CHILDREN: Caught In Ordeal

Despite the efforts of national and international groups, Nepali children continue to suffer from the consequences of conflict

Sept. 26, 2015, 5:45 p.m. Published in Magazine Issue: Vol.: 09, No. -7, September 25 2015 (Ashoj 8, 2072)

While the Nepalese children were celebrating the Children's Day throughout the country, demanding their rights, two children below five years died in police firings aimed at political agitators.

An 18-month old boy died as protests against the new constitution turned violent Tikapur of Kailali, where the protestors had attacked the police with axes and knives. The killing of the boy, son of paramilitary officer Nara Bahadur Saud, shocked the region.  Chand said his son was playing with the family when protestors attacked him.
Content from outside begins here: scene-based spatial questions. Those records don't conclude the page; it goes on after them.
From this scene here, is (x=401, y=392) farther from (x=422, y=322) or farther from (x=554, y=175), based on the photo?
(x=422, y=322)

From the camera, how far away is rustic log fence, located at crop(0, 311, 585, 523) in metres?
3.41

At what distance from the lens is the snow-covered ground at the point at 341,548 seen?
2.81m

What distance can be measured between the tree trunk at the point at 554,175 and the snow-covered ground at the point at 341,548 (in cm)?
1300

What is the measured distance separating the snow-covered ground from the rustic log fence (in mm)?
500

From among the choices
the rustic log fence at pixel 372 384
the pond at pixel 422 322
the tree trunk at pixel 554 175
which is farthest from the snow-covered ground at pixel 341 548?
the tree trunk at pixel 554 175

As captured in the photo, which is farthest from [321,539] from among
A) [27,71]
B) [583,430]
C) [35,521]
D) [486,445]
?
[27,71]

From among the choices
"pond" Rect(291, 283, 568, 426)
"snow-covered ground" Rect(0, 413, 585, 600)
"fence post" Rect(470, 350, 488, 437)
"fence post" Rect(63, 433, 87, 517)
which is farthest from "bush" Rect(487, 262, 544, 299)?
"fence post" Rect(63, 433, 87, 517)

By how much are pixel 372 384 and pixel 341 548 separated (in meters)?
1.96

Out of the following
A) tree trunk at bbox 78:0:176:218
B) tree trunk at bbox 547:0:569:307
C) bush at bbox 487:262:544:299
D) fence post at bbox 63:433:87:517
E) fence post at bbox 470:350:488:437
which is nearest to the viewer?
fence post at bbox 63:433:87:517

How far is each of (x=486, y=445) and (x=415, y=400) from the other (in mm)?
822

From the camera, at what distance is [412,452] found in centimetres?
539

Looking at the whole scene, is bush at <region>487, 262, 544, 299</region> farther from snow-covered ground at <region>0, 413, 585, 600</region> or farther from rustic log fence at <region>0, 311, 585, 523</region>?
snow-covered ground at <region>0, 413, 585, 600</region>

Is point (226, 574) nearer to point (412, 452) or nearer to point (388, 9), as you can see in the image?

Similarly, another child died in a police firing in Rupandehi district.  A four-year-old boy Chandan Kumar Patel from Bethari was killed on September 14 in Bhairawa-Lumbini road section in a police firing. Patel was playing at his courtyard when the police fired to disperse the agitators.

Along with these incidents, schools have shut down throughout Nepal’s southern plains for almost five weeks, denying the children their right to attend school. Political parties continue to use the children in political agitations.  

These incidents show how unsafe the children in Nepal are and how difficult it is to protect their rights. As the agitation intensified in Terai, possibilities of more child rights violation in the coming days are real.

As the children from the 14 earthquake-affected districts of Nepal are in the process of recovering from the devastation of April and May, Nepalese children living in the Terai areas are suffering the ordeal of new political agitations.

Political leaders keep harping on the need of protecting child rights with the child rights day slogans annually, they have shown little concern as far as the implementation of their commitments on the ground.

As child rights violations continue to rise, UNICEF and international agencies on child rights like Save the Children, Plan International and World Vision Nepal have expressed their concern about the situation.

“Let us make Children as Zone of Peace a reality,” said Tomoo Hozumi, UNICEF Nepal representative, issuing a statement on the National Children’s Day of Nepal. "We wish for a Nepal in which children from the plains to the hills and the mountains can grow up to their fullest potential without fear and sorrow.”

Together, the pledge aims to “Protect every child from conflict, violence, exploitation and abuse by building protective systems that address all types of child rights violations and ensure that children are not misused for political purposes by any party, and ensure that schools remain zones of peace," the organizations stated, signing the  “Joint Declaration of Commitment to Children by the Political Parties of Nepal.”

However, in the last five weeks five children - an 18-month-old toddler in Kailali District, and boys aged 15 and 13 years in Dhanusha district, and another boy lost their lives as they got caught up in the crossfire of violence. Another 12-year-old is currently missing in Dhanusha district and a 4-year child died in police firing.  

“Every death is one too many.  The killing of children, who are at the threshold of life poised to take off into adulthood and particularly vulnerable, is shocking and inexcusable. Over the past weeks, hundreds of thousands of children in 22 districts have been deprived of their rights to education as they have not been able to access schools.  These boys and girls have no other alternative than staying at home and missing out on learning opportunities.  This period without school has meant a major disruption to their studies and has been highly stressful, too,” said UNICEF Chief  Tomoo Hozumi.

Global experience has shown that when children are out of school for an extended period of time, the risk of their dropping out of schooling altogether increases substantially. In a country that has shown remarkable progress in getting more and more children into schools, the current situation could unravel the progresses of the past decades.